Selected extract:
══════════

A five-year battle to combat the parking problems that have plagued Scarborough Hospital is finally at an end as work will begin next month on a new 262-space, £1 million extension to its car park.
The work should be completed in March 2014 and give the hospital more than 800 spaces for visitors to use.
James Hayward, director of facilities at the hospital trust, said the current car park was not fit for purpose.
He said: “Scarborough Hospital’s car park is simply not good enough. We know this. “It is the one thing we have heard time and again from users of the hospital and now everything is in place and we are finally able to start work in November.”
He added: “With a fair wind we hope it will be completed in March next year and the cost of the project is about £1 million.”
Mr Hayward was speaking at Scarborough Council’s Health and Wellbeing Scrutiny Committee when he announced the diggers would finally be moving in.
For years, at busy times the hospital’s car park would fill up very quickly, forcing many patients to park on streets near to the hospital.
The Scarborough News was inundated with patients’ stories of parking problems, including one woman who spent nearly an hour looking for a space with her sick mother in the car.
The York Teaching Hospital Foundation Trust will now lease the land at the field to the rear of the main car park in Woodlands Drive, at a cost of £20,000 per year from North Yorkshire County Council to provide the 262 extra spaces.

══════════

Excerpts from a dataset:
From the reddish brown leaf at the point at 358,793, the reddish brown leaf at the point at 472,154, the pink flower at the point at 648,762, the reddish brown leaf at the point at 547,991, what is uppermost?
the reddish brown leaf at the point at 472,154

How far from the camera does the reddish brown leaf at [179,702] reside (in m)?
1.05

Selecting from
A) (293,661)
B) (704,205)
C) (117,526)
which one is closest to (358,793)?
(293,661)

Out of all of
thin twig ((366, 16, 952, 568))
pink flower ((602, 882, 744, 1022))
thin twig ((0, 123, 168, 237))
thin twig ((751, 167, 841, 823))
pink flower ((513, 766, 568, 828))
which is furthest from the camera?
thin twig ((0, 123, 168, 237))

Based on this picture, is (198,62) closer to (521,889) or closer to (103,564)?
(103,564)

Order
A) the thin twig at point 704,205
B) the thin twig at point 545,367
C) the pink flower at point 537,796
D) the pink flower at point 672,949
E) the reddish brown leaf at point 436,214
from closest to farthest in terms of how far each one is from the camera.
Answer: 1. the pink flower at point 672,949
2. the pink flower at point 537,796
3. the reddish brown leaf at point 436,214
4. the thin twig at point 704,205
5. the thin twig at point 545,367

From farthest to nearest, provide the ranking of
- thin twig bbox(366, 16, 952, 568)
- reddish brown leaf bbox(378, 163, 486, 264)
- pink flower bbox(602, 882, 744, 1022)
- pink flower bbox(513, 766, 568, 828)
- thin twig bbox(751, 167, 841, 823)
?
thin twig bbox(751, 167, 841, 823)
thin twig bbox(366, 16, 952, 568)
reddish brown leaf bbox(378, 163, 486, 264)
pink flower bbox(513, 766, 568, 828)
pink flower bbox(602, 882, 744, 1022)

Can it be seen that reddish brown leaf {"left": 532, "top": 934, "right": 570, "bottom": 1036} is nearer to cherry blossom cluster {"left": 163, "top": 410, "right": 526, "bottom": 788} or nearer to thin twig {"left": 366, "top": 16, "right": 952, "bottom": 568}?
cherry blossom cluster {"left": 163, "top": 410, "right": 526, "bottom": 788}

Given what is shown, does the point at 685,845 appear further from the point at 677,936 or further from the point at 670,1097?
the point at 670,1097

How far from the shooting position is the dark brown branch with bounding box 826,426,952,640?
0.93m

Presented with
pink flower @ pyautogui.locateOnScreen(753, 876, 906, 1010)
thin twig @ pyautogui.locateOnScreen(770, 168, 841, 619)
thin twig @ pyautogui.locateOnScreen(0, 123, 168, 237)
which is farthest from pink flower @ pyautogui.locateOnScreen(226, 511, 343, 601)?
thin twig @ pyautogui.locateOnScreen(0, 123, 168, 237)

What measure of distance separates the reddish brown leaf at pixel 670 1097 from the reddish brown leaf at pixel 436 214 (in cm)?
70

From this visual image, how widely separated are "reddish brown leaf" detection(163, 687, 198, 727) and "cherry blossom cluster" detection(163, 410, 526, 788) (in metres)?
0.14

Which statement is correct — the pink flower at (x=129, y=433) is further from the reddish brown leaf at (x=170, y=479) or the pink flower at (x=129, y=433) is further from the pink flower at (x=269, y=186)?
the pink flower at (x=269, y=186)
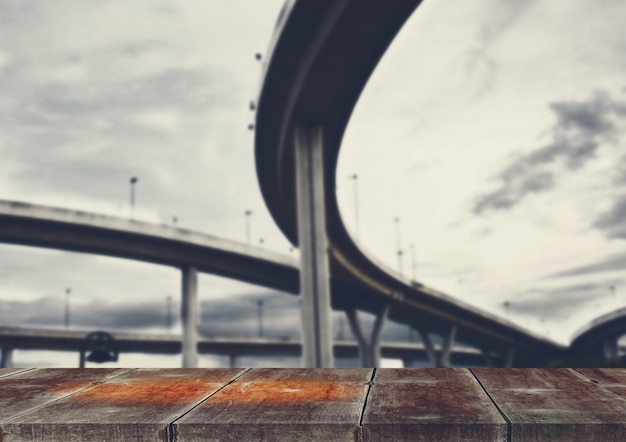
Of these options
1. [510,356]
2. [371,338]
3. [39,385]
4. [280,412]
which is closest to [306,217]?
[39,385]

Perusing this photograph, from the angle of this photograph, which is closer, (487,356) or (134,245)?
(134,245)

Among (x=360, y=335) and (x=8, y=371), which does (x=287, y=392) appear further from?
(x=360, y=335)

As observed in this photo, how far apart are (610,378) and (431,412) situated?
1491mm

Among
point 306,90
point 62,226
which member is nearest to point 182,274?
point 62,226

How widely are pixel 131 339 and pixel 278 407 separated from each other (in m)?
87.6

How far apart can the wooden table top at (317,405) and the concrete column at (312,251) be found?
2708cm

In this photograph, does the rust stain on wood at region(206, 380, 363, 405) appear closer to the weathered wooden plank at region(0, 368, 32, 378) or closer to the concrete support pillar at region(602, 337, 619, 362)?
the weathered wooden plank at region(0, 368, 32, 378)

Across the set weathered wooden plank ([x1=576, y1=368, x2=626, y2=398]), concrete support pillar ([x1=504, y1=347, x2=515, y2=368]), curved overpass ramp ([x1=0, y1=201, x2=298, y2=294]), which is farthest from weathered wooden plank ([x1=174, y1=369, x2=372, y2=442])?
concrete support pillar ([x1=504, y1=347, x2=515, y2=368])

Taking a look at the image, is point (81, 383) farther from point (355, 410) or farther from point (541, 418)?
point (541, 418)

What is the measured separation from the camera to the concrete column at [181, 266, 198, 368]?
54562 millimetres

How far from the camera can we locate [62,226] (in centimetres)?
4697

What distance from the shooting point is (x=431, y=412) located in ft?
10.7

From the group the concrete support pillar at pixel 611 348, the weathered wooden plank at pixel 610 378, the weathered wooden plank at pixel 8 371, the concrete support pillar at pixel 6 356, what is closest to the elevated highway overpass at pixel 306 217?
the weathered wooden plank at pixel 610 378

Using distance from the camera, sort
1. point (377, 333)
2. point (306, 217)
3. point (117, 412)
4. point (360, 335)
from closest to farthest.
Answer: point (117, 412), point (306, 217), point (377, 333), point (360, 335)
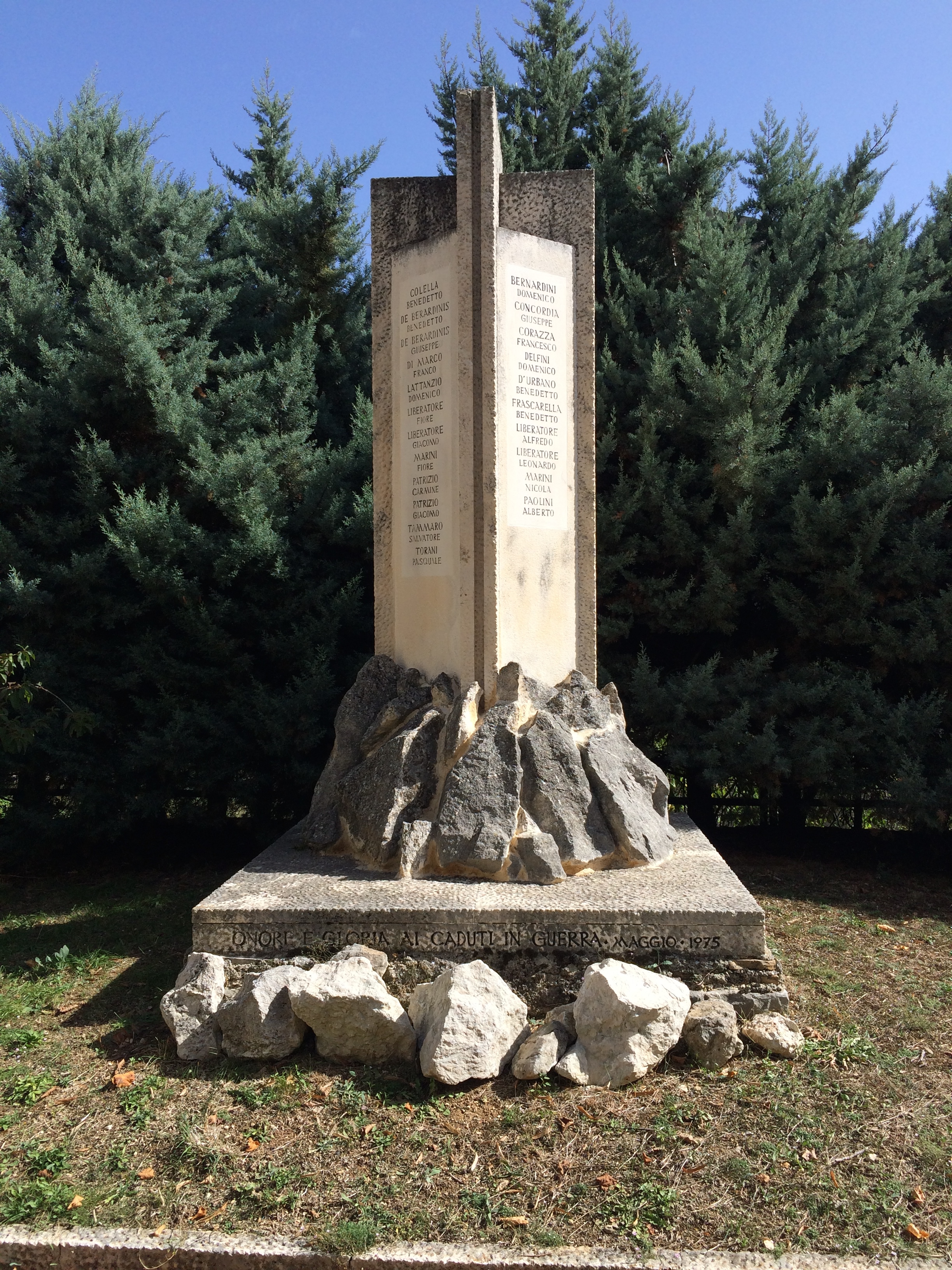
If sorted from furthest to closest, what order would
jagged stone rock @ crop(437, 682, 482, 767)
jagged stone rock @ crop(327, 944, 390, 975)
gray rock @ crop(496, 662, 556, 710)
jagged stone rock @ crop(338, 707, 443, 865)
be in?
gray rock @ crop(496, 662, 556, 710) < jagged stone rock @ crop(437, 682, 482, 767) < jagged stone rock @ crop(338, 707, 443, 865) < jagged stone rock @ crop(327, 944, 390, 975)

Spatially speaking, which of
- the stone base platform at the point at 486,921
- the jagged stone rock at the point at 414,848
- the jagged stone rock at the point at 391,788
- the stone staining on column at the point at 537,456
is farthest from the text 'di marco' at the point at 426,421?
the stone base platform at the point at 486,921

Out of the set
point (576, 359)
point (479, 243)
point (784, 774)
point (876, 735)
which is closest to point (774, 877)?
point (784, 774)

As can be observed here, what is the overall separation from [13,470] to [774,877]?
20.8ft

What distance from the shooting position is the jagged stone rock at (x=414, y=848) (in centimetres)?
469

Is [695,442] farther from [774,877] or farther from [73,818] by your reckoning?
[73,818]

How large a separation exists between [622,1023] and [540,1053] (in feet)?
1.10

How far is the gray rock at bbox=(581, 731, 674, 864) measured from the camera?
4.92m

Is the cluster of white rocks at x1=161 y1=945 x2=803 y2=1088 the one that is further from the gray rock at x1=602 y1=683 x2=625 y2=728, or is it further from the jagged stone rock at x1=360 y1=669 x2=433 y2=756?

══════════

Work required: Continue the report on the Scarborough Hospital car park extension, starting after its last sentence.

Expected output:
The former Scarborough Local Involvement Network (LINK), which was disbanded earlier this year, had been fighting for five years for the car park to be brought up to standard. Speaking earlier this year its chairman Leo McGrory said that if the car park was built it would “make a big difference to people and help restore people’s faith in the hospital and the health trust.”
Cllr Janet Jefferson, who sits on the Health and Wellbeing Scrutiny Committee, said: “This has been an issue for a long time so it is certainly very welcome news for users of the hospital.
“At times it would be impossible to get parked there, and while people could take the bus those with limited mobility would have no choice but to go in a car or pay the added expense of getting a taxi.
“I’m very happy that after five years the extension is now being built.”